Re: Removing "long int"-related limit on hash table sizes

From
Andres Freund
Date:
Hi,

On 2021-07-23 17:15:24 -0400, Tom Lane wrote:
> Per the discussion at [1], users on Windows are seeing nasty performance
> losses in v13/v14 (compared to prior releases) for hash aggregations that
> required somewhat more than 2GB in the prior releases.

Ugh :(.


> That's because they spill to disk where they did not before.  The easy
> answer of "raise hash_mem_multiplier" doesn't help, because on Windows
> the product of work_mem and hash_mem_multiplier is clamped to 2GB,
> thanks to the ancient decision to do a lot of memory-space-related
> calculations in "long int", which is only 32 bits on Win64.

We really ought to just remove every single use of long. As Thomas
quipped on twitter at some point, "long is the asbestos of C". I think
we've incurred far more cost due to weird workarounds to deal with the
difference in long width between windows and everything else, than just
removing all use of it outright would incur.

DATASET RECORDS ▸

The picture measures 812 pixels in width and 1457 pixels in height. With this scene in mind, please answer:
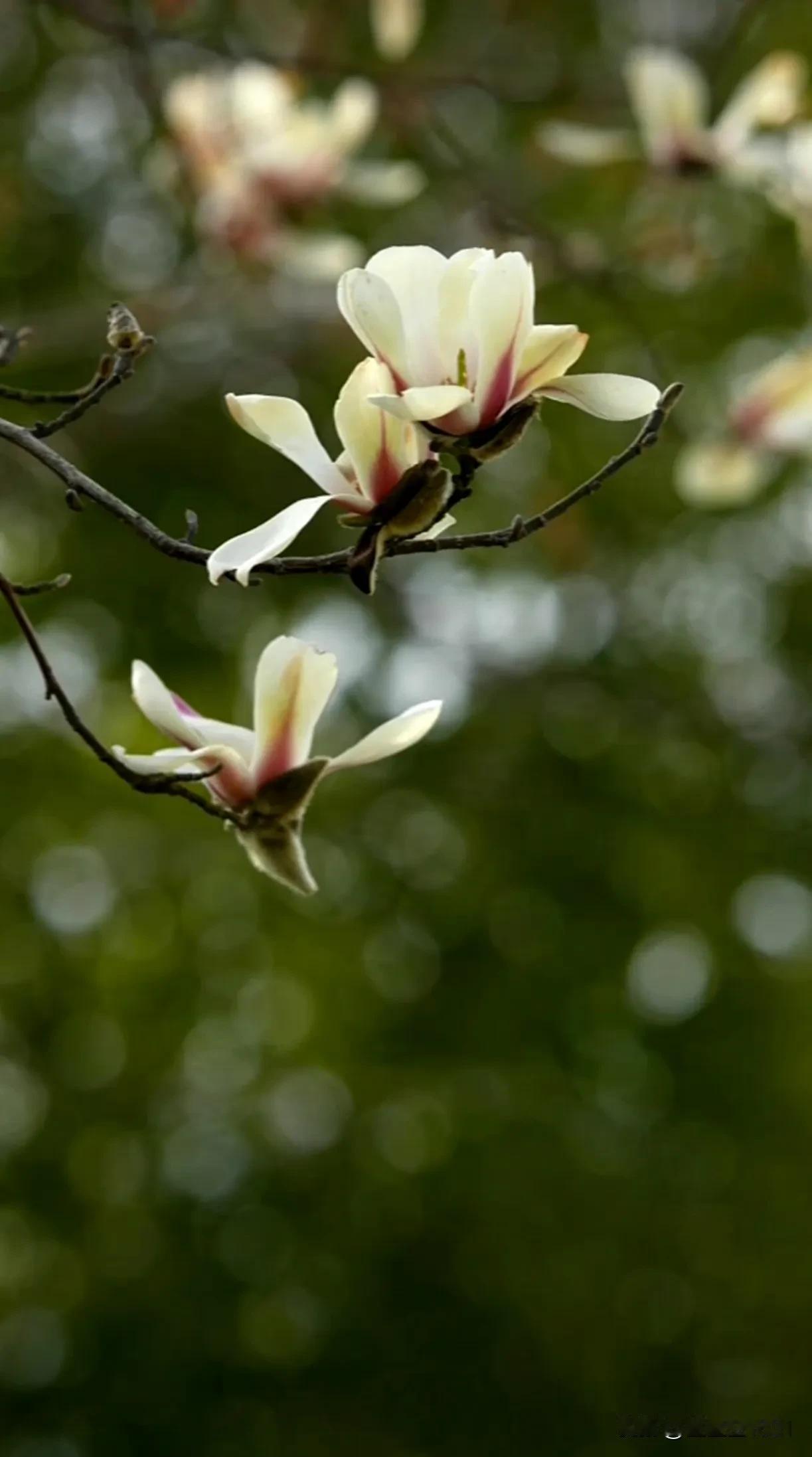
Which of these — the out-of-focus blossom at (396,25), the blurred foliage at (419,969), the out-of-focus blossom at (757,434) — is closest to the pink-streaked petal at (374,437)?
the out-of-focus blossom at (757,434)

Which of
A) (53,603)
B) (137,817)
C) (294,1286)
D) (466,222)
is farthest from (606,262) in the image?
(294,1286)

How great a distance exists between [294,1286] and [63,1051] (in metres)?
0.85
* * *
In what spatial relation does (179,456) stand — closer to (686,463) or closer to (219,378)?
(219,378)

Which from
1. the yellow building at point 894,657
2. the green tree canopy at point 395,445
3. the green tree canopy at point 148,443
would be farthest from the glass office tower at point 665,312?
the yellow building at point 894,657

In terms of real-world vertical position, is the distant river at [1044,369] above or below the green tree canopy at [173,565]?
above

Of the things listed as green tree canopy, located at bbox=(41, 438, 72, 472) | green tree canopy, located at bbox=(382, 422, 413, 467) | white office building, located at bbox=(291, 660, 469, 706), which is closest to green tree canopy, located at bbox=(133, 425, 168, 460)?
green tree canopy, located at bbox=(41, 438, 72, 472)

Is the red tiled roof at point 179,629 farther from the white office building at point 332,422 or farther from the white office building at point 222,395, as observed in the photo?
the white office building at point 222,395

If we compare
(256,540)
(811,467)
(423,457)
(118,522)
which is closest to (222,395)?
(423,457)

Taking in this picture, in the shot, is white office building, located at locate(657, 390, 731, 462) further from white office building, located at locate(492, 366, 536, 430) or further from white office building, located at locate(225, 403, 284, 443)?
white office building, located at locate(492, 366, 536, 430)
---
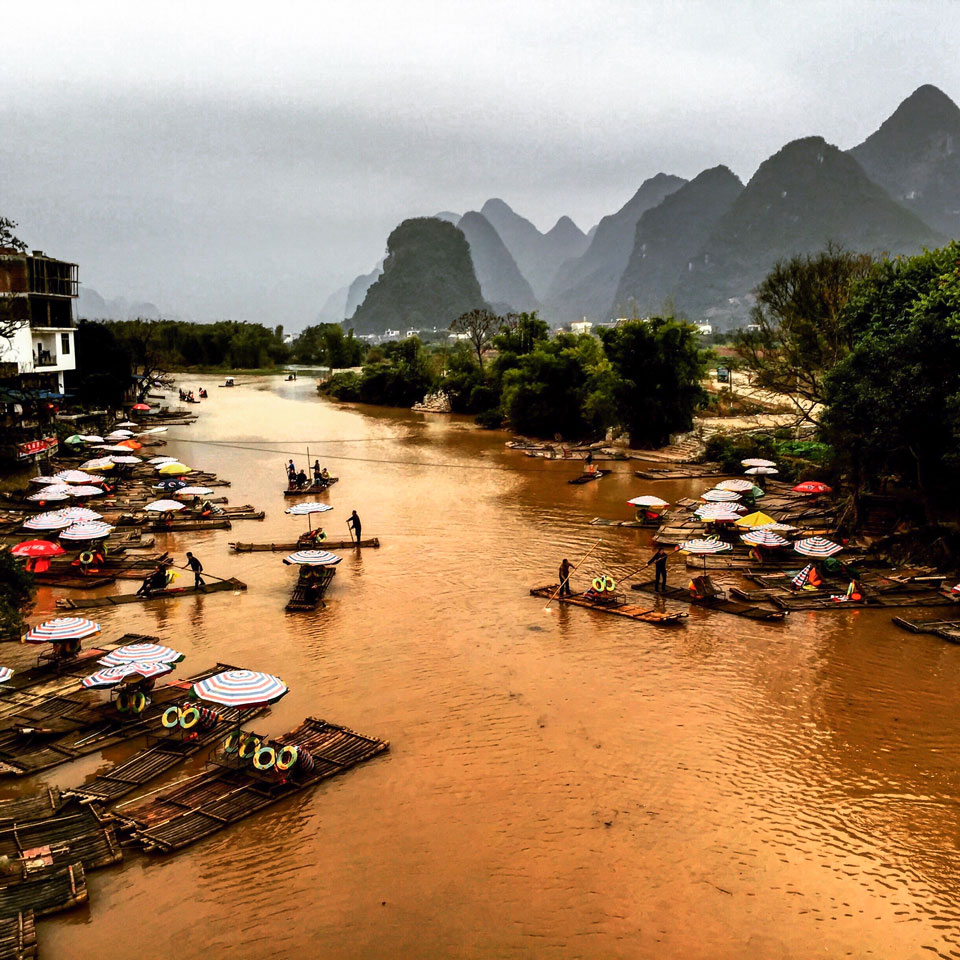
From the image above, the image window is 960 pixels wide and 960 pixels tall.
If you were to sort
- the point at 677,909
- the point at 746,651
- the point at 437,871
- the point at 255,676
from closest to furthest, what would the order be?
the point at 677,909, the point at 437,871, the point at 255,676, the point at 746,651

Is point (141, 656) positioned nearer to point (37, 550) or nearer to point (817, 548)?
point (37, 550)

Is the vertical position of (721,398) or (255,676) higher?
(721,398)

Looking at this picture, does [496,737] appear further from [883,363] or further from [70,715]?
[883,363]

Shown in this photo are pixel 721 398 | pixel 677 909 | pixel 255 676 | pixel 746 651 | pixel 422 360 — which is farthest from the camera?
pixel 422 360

TASK BRIEF ▸ Reproduce the mailing-list reply above on removing the "long int" limit on hash table sizes, word for word and in full.

RESPONSE BELOW ▸
Re: Removing "long int"-related limit on hash table sizes

From
Andres Freund
Date:
Hi,

On 2021-07-23 17:15:24 -0400, Tom Lane wrote:
> Per the discussion at [1], users on Windows are seeing nasty performance
> losses in v13/v14 (compared to prior releases) for hash aggregations that
> required somewhat more than 2GB in the prior releases.

Ugh :(.


> That's because they spill to disk where they did not before.  The easy
> answer of "raise hash_mem_multiplier" doesn't help, because on Windows
> the product of work_mem and hash_mem_multiplier is clamped to 2GB,
> thanks to the ancient decision to do a lot of memory-space-related
> calculations in "long int", which is only 32 bits on Win64.

We really ought to just remove every single use of long. As Thomas
quipped on twitter at some point, "long is the asbestos of C". I think
we've incurred far more cost due to weird workarounds to deal with the
difference in long width between windows and everything else, than just
removing all use of it outright would incur.